§ **PROBLEM STATEMENT**
Rewrite the lines below as a numbered list, from the first one up to and including the line with "22516 millimetres". Leave out blank lines and pictures.

══ RECORDS SUPPLIED

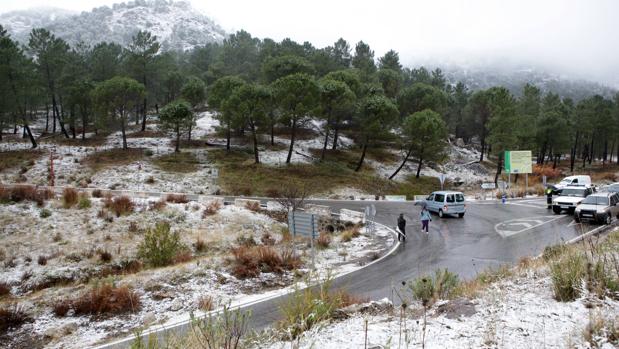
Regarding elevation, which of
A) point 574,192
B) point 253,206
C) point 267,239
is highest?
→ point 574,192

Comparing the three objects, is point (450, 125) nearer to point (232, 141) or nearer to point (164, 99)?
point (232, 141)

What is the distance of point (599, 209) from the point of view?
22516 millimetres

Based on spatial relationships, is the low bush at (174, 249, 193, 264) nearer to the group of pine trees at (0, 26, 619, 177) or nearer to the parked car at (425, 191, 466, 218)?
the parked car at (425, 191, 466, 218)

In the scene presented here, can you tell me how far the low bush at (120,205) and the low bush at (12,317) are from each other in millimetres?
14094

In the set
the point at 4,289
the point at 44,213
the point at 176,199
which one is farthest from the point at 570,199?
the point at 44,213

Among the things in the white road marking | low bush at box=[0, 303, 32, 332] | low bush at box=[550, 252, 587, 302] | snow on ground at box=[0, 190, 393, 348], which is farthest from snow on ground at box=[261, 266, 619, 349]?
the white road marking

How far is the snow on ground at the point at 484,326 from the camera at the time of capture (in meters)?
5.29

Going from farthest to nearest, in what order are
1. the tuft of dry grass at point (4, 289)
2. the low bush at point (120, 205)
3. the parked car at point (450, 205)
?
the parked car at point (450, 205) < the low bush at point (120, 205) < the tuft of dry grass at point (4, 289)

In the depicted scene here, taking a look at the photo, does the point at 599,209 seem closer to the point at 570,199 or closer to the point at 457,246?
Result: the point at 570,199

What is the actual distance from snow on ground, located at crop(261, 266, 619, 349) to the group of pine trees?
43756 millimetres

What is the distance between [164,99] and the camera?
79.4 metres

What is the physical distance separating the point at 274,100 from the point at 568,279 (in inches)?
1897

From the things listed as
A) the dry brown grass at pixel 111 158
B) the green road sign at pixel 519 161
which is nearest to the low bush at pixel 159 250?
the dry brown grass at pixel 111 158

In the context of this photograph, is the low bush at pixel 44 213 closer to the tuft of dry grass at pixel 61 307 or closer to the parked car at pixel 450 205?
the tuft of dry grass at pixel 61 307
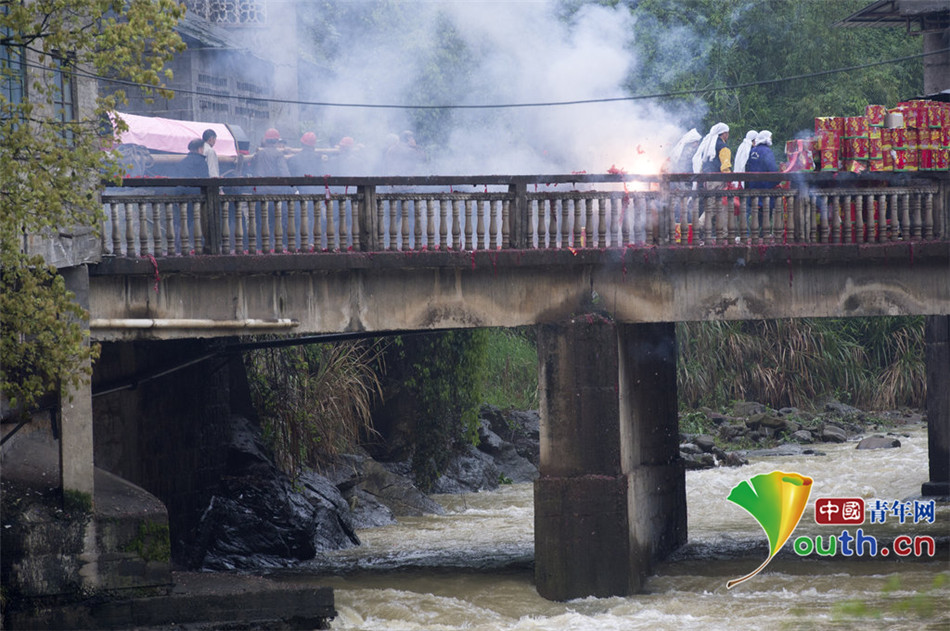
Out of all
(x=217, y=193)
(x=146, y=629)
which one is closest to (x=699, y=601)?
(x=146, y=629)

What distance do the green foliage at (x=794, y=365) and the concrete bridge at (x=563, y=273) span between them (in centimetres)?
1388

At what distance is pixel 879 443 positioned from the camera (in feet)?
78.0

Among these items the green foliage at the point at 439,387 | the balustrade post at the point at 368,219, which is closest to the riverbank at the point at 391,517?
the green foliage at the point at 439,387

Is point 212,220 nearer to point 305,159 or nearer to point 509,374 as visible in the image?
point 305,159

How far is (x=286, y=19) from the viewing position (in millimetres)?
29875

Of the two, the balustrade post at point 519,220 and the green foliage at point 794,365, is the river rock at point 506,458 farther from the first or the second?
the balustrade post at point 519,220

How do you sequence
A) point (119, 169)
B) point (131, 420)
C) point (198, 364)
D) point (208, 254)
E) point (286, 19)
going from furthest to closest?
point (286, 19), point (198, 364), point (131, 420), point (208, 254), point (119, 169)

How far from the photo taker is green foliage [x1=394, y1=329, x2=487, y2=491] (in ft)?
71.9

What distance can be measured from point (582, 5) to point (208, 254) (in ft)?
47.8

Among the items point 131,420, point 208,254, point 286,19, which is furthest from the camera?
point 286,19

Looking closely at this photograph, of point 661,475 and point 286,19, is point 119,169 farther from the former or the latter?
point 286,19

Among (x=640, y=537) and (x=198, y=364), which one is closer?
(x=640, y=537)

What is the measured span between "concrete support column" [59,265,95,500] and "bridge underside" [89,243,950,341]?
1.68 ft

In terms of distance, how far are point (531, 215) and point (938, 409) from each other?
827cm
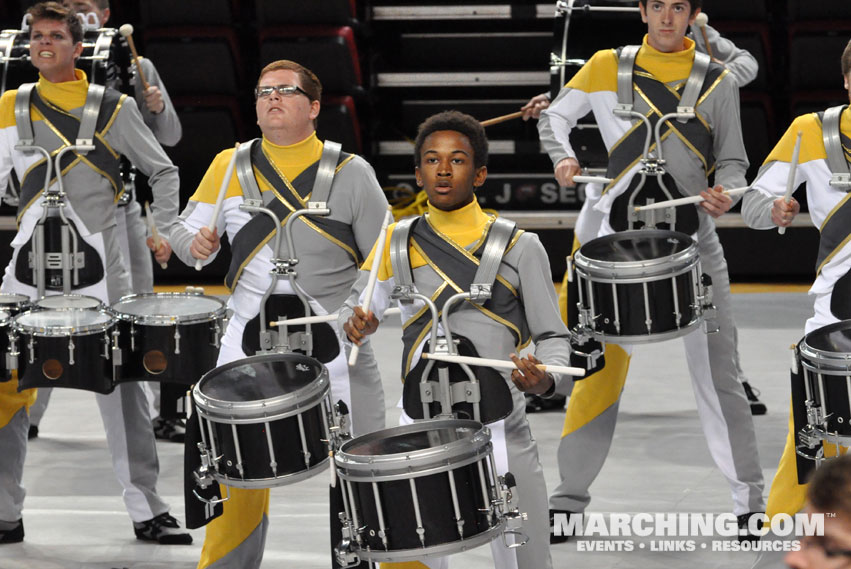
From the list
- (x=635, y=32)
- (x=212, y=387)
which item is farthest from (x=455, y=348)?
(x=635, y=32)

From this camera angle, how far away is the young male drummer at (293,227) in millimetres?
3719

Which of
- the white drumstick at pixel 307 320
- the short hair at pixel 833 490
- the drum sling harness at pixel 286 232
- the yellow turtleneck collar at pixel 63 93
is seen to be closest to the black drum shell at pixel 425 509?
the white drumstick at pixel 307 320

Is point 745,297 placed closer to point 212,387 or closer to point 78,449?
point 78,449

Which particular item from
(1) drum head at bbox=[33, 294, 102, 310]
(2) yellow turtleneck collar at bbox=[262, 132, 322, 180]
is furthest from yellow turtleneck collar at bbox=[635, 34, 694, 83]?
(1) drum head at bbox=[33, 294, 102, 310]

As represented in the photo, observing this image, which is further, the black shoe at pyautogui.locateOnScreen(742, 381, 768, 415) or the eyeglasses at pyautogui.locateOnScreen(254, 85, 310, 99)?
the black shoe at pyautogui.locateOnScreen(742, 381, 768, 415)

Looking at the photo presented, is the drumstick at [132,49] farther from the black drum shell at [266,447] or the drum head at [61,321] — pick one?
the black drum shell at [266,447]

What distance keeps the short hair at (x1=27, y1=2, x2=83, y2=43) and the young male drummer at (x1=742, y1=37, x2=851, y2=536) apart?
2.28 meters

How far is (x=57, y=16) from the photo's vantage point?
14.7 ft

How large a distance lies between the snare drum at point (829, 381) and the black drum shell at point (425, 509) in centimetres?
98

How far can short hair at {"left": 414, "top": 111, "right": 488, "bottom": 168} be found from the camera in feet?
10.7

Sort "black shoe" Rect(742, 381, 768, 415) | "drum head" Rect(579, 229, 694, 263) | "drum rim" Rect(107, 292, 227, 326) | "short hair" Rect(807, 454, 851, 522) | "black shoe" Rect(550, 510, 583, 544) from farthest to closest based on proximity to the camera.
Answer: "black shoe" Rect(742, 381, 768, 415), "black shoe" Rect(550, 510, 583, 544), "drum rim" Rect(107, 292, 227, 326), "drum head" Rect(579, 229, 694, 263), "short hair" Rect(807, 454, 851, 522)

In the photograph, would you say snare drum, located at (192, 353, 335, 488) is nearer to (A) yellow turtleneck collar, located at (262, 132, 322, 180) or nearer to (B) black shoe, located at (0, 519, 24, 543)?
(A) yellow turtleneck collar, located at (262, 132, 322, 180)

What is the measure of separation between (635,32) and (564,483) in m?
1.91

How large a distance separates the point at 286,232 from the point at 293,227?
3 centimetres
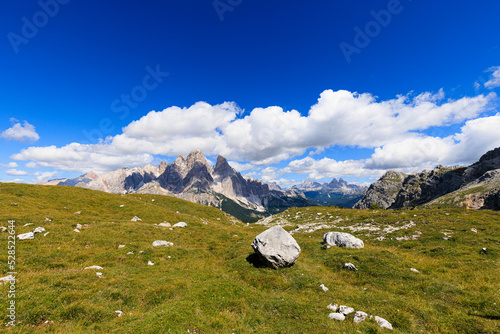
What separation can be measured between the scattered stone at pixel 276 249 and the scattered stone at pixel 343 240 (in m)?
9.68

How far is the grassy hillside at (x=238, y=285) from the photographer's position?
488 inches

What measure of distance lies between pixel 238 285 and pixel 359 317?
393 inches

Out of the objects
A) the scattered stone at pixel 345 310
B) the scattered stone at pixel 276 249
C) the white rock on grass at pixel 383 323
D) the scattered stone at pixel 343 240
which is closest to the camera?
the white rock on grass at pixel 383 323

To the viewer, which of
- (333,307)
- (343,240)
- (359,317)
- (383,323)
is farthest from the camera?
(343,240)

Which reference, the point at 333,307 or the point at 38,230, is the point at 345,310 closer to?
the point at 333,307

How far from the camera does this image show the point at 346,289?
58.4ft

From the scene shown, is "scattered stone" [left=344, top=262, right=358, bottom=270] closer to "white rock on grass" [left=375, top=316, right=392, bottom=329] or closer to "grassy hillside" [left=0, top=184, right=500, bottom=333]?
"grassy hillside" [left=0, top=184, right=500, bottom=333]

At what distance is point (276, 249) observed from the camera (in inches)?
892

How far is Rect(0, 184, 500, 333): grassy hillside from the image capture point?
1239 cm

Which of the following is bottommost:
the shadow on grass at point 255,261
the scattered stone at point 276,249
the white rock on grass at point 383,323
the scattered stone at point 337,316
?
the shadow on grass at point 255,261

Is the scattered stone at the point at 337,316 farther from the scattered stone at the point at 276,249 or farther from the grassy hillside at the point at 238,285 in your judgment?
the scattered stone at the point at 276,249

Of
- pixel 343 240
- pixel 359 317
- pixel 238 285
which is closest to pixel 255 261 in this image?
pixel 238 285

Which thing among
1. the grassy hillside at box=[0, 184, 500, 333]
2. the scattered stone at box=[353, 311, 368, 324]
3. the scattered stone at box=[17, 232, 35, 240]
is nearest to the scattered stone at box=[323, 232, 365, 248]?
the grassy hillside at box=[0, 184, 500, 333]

════

§ **IN RESPONSE**
1. Regarding elevation, which of
2. A) point 574,192
3. B) point 253,206
4. C) point 267,239
5. is highest?
6. → point 574,192
7. Comparing the three objects, is point (450, 125) nearer to point (232, 141) or nearer to point (164, 99)?
8. point (232, 141)
9. What is the distance of point (599, 209) from the point of view?
10. 22516 millimetres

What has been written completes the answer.